** Opening Excerpt block **
Friday, August 5, 2016

Weighting the Survey Data

There's a new Georgia poll out that shows Hillary Clinton 4 percentage points ahead of Donald Trump, just within the margin of error but signaling that the state is, indeed, in play.

Election surveys are a mix of art and science. The art can be question wording and the special sauce that goes into deciding who is a likely voter. The science is how to weight the data to reflect the population you're trying to describe. Simply put, survey responses are usually off to some degree -- too many women, too few young people, not enough African-Americans, etc. In Georgia surveyors can look at the demographics of previous elections and "weight" their results to reflect the population and those who vote.

Here are the crosstabs of a new AJC poll. Most folks don't bother with this stuff, but you'll find interesting tidbits. See the two rows called Unweighted Base and Total Respondents? Unweighted Base reflects the raw numbers, in this case 847. The Total Respondents reflects (I'm guessing) the weighted numbers of 767. It's possible the total reflects "likely" versus "unlikely" voters but I can find no evidence of that, so I'm gonna assume I'm reading this correctly until told otherwise.
** Closing Excerpt block **
** Opening Data under study block **
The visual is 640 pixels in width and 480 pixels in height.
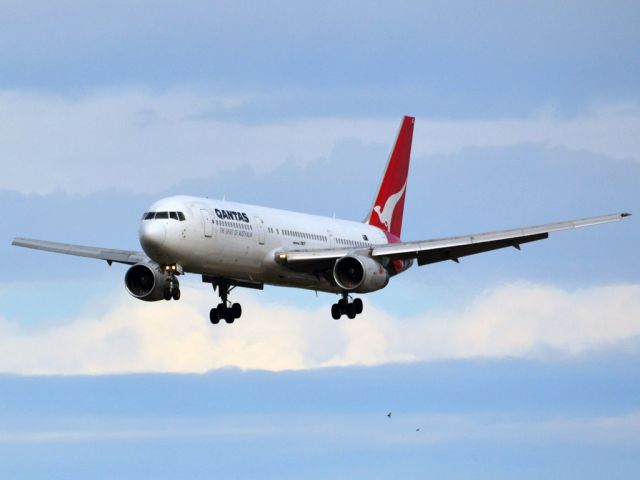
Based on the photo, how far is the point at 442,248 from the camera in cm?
8994

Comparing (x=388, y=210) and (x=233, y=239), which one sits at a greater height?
(x=388, y=210)

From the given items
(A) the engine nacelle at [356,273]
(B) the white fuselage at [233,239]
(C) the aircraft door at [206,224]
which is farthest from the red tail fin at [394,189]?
(C) the aircraft door at [206,224]

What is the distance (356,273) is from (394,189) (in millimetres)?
20356

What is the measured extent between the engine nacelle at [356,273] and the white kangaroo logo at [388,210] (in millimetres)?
16262

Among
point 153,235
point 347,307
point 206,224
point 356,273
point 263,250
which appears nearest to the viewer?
point 153,235

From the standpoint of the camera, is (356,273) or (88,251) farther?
(88,251)

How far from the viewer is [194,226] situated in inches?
3231

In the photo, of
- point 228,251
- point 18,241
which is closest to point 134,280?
point 228,251

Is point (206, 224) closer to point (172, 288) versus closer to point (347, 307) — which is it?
point (172, 288)

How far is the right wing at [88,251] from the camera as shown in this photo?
92.2 metres

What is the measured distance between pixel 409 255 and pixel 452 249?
212cm

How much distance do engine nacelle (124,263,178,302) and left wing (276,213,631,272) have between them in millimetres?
5567

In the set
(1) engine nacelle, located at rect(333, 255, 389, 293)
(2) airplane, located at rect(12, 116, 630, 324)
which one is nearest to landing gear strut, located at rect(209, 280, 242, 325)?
(2) airplane, located at rect(12, 116, 630, 324)

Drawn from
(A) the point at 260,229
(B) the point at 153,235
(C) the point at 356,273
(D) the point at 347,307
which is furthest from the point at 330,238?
(B) the point at 153,235
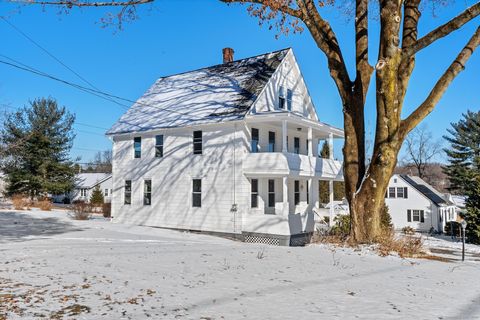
** Closing Data under study block **
**Exercise 1**
In the post on weighting survey data, how many percentage points ahead of Donald Trump does the new Georgia poll put Hillary Clinton?
**Exercise 2**
From the post on weighting survey data, extract everything from "Friday, August 5, 2016" down to "those who vote.".
**Exercise 3**
Continue the post on weighting survey data from where it stops.
None of this depends on the rows.

**Response area 1**
4 percentage points

**Response area 2**
Friday, August 5, 2016

Weighting the Survey Data

There's a new Georgia poll out that shows Hillary Clinton 4 percentage points ahead of Donald Trump, just within the margin of error but signaling that the state is, indeed, in play.

Election surveys are a mix of art and science. The art can be question wording and the special sauce that goes into deciding who is a likely voter. The science is how to weight the data to reflect the population you're trying to describe. Simply put, survey responses are usually off to some degree -- too many women, too few young people, not enough African-Americans, etc. In Georgia surveyors can look at the demographics of previous elections and "weight" their results to reflect the population and those who vote.

**Response area 3**
Check this out:
  • Unweighted number of young respondents (ages 18-39): 165, or 19.5 percent of total unweighted respondents.
  • Weighted number of young respondents: 248, or 32.3 percent of total.
How did they invent 83 respondents? They didn't. Again, if I'm reading these xtabs correctly, they've weighted the data to reflect how many young people failed to respond to the poll but actually participate in elections. (We can argue about 18-39 being "young" on another day). That means each "young" person's opinion gets a little heavier in the final calculation. When that happens, someone loses, probably older respondents. In this survey, those 65 and older made up 29.9 percent of the unweighted base, but only 19.6 percent of the "Total Respondents." We see the same for blacks, though not as dramatic, with 26.2 percent of raw respondents in the survey but 30.8 percent in the "total respondents" category, meaning they got weighted slightly higher and whites slightly lower.

What's this all mean? In Georgia, not much, as we have good socio-demographics collected at the voting booth, giving us a solid comparison of previous voters. Some states do this, some don't. Often we have to guess as to "likely voters," which is the special sauce I mentioned above. Different polling shops have slightly different methods, and sometimes their methods are so off that they end up badly projecting an election.

By the way, the weighting didn't seriously affect party identification. For example, 29.0 percent were Democrats in the raw data, 28.8 in the weighted data.

Also I can't see in the AJC story how the survey was conducted. Landlines? Cells? Smoke signal? Live callers, or robo calls? Given the firm they use, real pros, I'm assuming a quality survey.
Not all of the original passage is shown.